Metin —

————————

Bir kadın evişlerini yapmayı reddettiğinde o evi bok götürüyorsa, ihtiyacımız olan şey tam olarak budur. Kadınların görünür kıldığı bu isyan, ev işlerini kadınların üzerinden atıp erkeklerin sırtına bindirmek amacı taşımaz. Tersine, ortak yaşam alanlarının getirdiği sorumluğu ortak bir şekilde paylaşmak ve sağlıklı bir iş bölümü arzusunu dile getirir. Marslıların (*) da mutfağa girme vakti gelmişken, kadınlar artık bulaşık yıkamak yerine tabuları yıkıyor.
(*) Pankartta kullanılan “Marslı” ifadesi, kadınların Venüs erkeklerin ise Mars gezegininden geldiğine dair popüler anektoda gönderme yapıyor.
“Erkeklik nedir? Küçülebilen bir şeydir!”
Bizler erkek düşmanı mıyız? Yanıt hayır ise, nedir bu dilimizden düşürmediğimiz erkeklik?
“Erkeklik” erkeklere toplumsal ve kültürel olarak yüklenen özellikleri belirtmek için kullanılır. Bu özellikler erkekler için normal kabul edilen, ‘doğal’ diye yorumlanan ve kadınlar aleyhine bir güç ilişkisi barındıran özelliklerdir. Dövizde erkeklik ile kastedilen şey erkeklerin kadınlar, çocuklar ve eril dünyada yeterince erkek olmayanlar (LGBTİ bireyler*) üzerinde sahip oldukları ‘iktidar’dır.
Erkekliğin taşıdığı ikili anlama da gönderme yapılmıştır. İlk anlamında erkeklikle bağdaştırılan toplumsal özellikler: güç, cesaret, kavga etme yetisi, şiddet kullanarak egemen olmak iken; kastedilen ikinci anlam erkek cinselliğinin sertleşen ve duhul eden biçimidir. Ereksiyon sorunu yaşayan erkeklerin iktidarsız (!) olarak adlandırıldığı dilde buna gönderme yapmak, ikili cinsiyet rejiminin egemen olduğu bir toplumda penis ve ikidar arasındaki ilişkiyi ironik biçimde vurgulamaktadır. Kadınlar, cinsel ilişki sırasında erkekliğin küçülebildiğini bildiklerini ve toplumsal-kültürel alanda inşa edilen erkekliğin de küçülebileceğine inandıklarını esprili bir dille vurgulamışlardır.
* LGBTİ ne demektir?Lezbiyen, gay, biseksüel, trans ve interseks kelimelerinin baş harflerinden oluşan kısaltmadır. Lezbiyen: Bir kadın bedeninin başka bir kadın bedenine karşı ilgi duymasıdır. Gay: Bir erkek bedeninin başka bir erkek bedenine karşı ilgi duymasıdır. Biseksüel: Bir bireyin her iki cinse karşı da ilgi duymasıdır. Trans: Erkek bedeninde dünyaya gelmiş bir bireyin kendini kadın hissetmesi (trans kadın olması) durumudur. Ya da tam tersi kadın bedeninde dünyaya gelmiş bir bireyin kendini erkek hissetmesi (trans erkek olması) durumudur. Bu bireylerin bazıları ameliyat ile bedensel cinsiyet geçişi gerçekleştirebilir, bazıları ise gerçekleştirmez fakat yaşamlarını kendilerini tanımladıkları cinsiyette sürdürürler. İnterseks: Bu bireyler tipik kadın veya erkek tanımına dahil edilemeyen anatomik cinsiyet özelliklerinin (kromozomlar, genital ve/veya üreme organları) bir karışımına sahiptirler. İnterseksin birçok şekli vardır, tek bir kategori değildir. |
“More sex less sexism” (Daha fazla seks, daha az seksizm)

————————

Yapılacaklar —
• A. Metindeki "(*) Pankartta kullanılan" ile başlayıp "dilimizden düşürmediğimiz erkeklik?" ifadesine kadar süren bölümü, "popüler" sözcüğünü "yaygın" ile değiştirerek yeniden yaz.
• B. Metne göre LGBTİ kısaltması hangi kelimelerin baş harflerinden oluşur?

Gösterilen Veriler —

————————

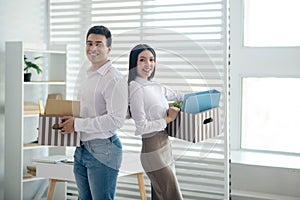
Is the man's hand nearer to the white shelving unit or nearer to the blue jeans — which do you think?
the blue jeans

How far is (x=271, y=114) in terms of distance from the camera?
3.78 metres

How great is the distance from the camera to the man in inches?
83.0

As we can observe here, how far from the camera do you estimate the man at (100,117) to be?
2107mm

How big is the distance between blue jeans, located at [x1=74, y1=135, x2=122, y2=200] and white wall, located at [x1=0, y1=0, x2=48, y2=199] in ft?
4.43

————————

Tam Yanıtlar —
• A.
(*) Pankartta kullanılan “Marslı” ifadesi, kadınların Venüs erkeklerin ise Mars gezegininden geldiğine dair yaygın anektoda gönderme yapıyor.
“Erkeklik nedir? Küçülebilen bir şeydir!”
Bizler erkek düşmanı mıyız? Yanıt hayır ise, nedir bu dilimizden düşürmediğimiz erkeklik?

• B. Lezbiyen, gay, biseksüel, trans ve interseks kelimelerinin baş harflerinden oluşur.